GedichtGedichte

Das Gedicht „Bach“ stammt aus der Feder von Ernst Lissauer.

Großer Johann Sebastian Bach, dir künd' ich inbrünstigen Dank,
Du hast mich begnadet mit tönender Spende,
Dem Stimmlosen gabst du Gesang,
Singen gabst du in meine Hände.

Meine rechte Hand
Wandert fraulich singend droben im Diskant,
Drunten weit,
Wie in Kehren
Eines Bergwegs, still mit schweren
Schritten gibt die Linke dunkel rufend männlich ihr Geleit.

Nun tanzen sie als galante
Marquis und Marquise Gigue und Courante,
Allemande,
Sarabande,
Sie heben
Sich, senken sich, schweben,
Bald ferne, bald nah,
Sie neigen
Sich tief, sie verzweigen
Die Gänge, die Läufe, die Pas.

Schimmernd Geäst ist plötzlich ausgespannt,
Drin sitzt meine Hand
Als Nachtigall,
Laut schmettert und schlägt ihr trillernder Schall.

Schwer, mit vollem Griff,
Dröhnend langhin ob Altar und Schiff,
Meine Linke spielt die Orgel breiten Tons auf der Empore;
Weiß von Kuppellicht umstoben,
Meiner Rechten Finger loben
Hell mit klaren Knabenstimmen Gott im Chore.

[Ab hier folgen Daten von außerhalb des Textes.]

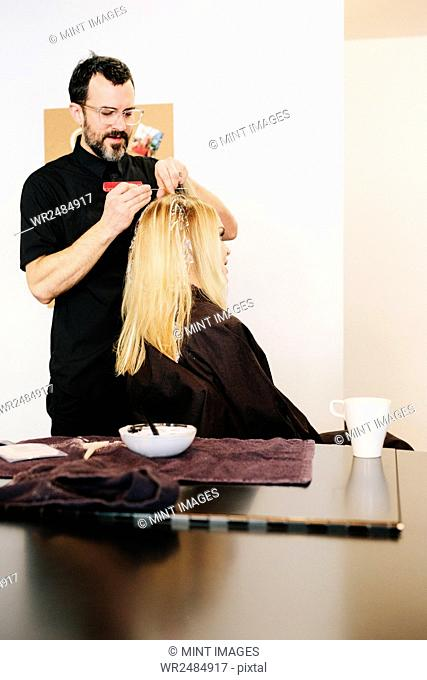 A hair colourist working with foils to give a client with long blonde hair highlights and lowlights using colour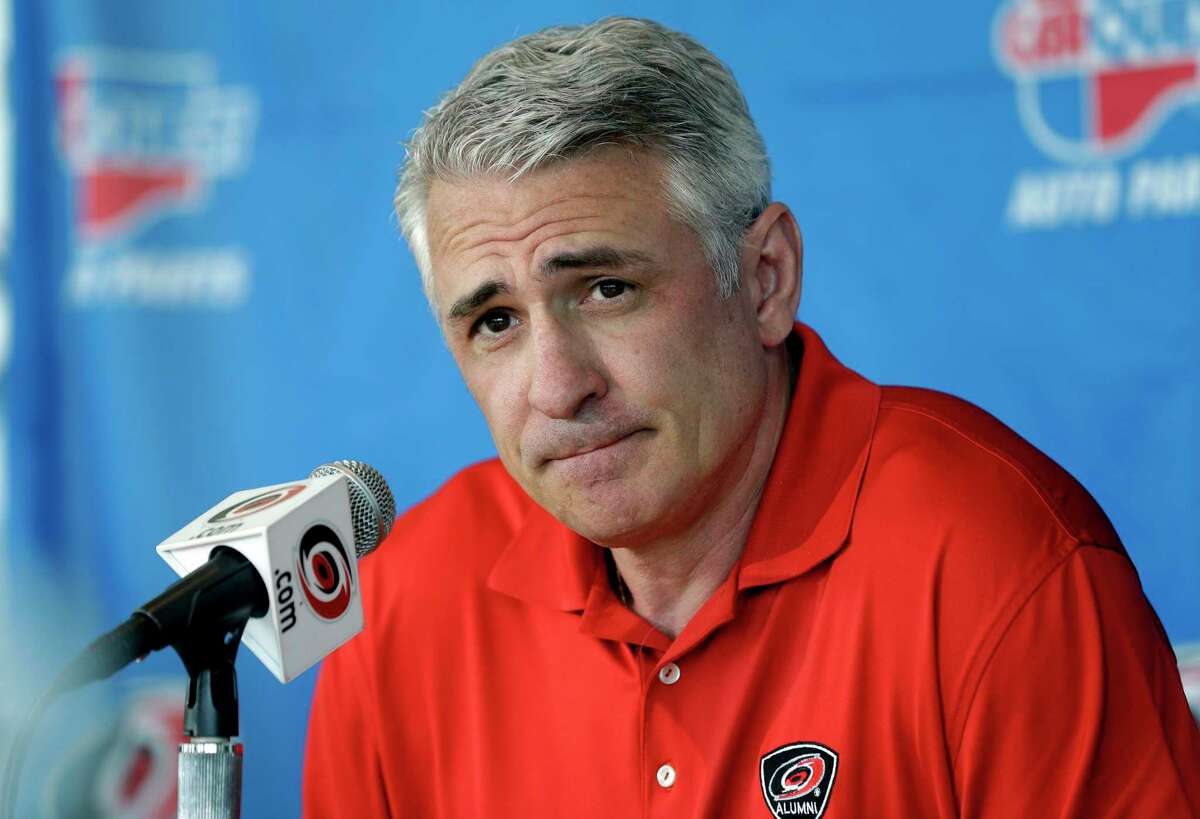 FILE - In this May 5, 2014, file photo, Ron Francis, at the time the general manager of the Carolina Hurricanes, takes questions from members of the media during a news conference in Raleigh, N.C. Seattlea€™s NHL expansion team is close to an agreement with Francis to become its first general manager, a person with direct knowledge tells The Associated Press. The person spoke on condition of anonymity Tuesday, July 16, 2019, because the team had not made an announcement. The expansion Seattle franchise is set to begin play in the 2021-22 season as the NHLa€™s 32nd team.(AP Photo/Gerry Broome, File)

Heiligend fließt Musik mir im beglückten Blut,
Es rührt mir an die Stirne eine weite Kühle.
Ich fühle
Erbrandend nahen eine mächt’ge Flut,
Die strenge,
Wie von Befehl geleitet,
Sich in die Klaviatur wie in ein Flußbett breitet,
Ich höre
Ein Rauschen aufgetaner Chöre,
Der Raum gießt aus unendliche Gesänge,
Die Tasten wogen aufgeschwellt,
Es weichen hallend meines Flügels Wände,
Durch meine klingenden Hände
Jubilierend braust Musik der Welt.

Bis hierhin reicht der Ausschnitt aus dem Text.